A word to the wise: Spring for the $10 kit with hinge reinforcement.

Step 3: So Then (now) Your (my) Hinge Snapped Off!

The drum pedal is generally good.... once you reinforce the crap out of it.

But once you reinforce the pedal, it just shifts the stress. It shifts it straight back to the hinge, where high school physics tells you that the force on teh fulcrum is dramatically increased by force on the tip of the lever.

Sure, the plastic looks strong, but physics says otherwise.



Step 4: Steal Ideas From Others

That's really the best way to go about at anything you do.

I looked at the hinge repair kits, which (at the time of publishing) you cannot buy separately from pedal repair, and I saw just how it works. They don't REPAIR the hinge, they REPLACE IT. They use a square of lexan to reinforce the pedal, to connect it to the heel rest, but it is also flexible, and not susceptible to flex-ware out.

Well crap! I have Lexan scraps lying around! They're called CDs! (note, CDs may not actually, chemically be lexan, but neither may be teh crap on ebay. the point is, they are GOOD ENOUGH.)

A real, burned CD has a lot more flexibility than a burned cd, so use an old AOL disc is you have one lying around. I used a demo for America's Army that I got at PAX last year (see, you should go, look how handy it will be).

You will want two CDs, just to be thorough. One should do the trick, but really, when are you ever going to listen to your Spin Doctors CD (the second one, not the album with "2 Princes") again?

Using a pair of scissors, cut them to basically the width of the heel of the drum pedal.

Step 5:

Start by taping the CDs, the the base of the pedal, slightly staggered to increase the effective length of the pieces. More tape is more better. Go around a few times, but not so much that it becomes uncomfortably thick.
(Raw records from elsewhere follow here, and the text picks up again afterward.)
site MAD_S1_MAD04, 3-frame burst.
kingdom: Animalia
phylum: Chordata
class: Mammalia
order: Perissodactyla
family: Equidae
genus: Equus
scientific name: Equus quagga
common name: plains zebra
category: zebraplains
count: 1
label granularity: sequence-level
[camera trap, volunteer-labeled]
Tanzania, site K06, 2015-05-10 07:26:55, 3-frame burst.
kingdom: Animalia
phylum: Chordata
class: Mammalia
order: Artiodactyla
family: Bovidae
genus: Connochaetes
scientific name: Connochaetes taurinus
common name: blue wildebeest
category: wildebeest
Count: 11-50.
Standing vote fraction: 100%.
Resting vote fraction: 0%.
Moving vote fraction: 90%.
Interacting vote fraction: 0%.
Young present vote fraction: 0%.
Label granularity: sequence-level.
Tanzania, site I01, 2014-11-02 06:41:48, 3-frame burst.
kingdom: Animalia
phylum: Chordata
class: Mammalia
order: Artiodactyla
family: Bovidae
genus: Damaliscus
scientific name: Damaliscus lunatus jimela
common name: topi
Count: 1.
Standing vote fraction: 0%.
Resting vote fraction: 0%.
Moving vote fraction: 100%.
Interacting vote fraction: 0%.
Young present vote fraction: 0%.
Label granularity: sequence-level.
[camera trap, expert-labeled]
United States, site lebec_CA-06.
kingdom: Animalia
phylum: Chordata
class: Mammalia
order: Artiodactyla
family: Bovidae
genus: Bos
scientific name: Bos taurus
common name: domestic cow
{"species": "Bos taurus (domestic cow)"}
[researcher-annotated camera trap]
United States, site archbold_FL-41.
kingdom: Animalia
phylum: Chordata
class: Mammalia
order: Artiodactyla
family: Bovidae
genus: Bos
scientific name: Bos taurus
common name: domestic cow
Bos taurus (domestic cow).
Step 6: Reinforce the Heel. REALLY WELL.

Next put the heel of the pedal into the hinge where it belongs, and attach the bottom of the CDs to the heel plate of the pedal.

Remember, more tape is more better. Get that thing on tight. Electrical tape is flexible, is this to your advantage by pulling it tight around the unit.

And now you're done! This whole thing takes about 15 minutes, so you can be back to your party in no time. It's also easy enough to do while hammered, though you may want a designated driver to handle the scissors.

Though the hinge fix is mickey moused, mine lasted for weeks of heavy use.
Until the magnetic switch itself broke.

I don't have a fix for that, so I'll finally have to send the stupid thing back to EA.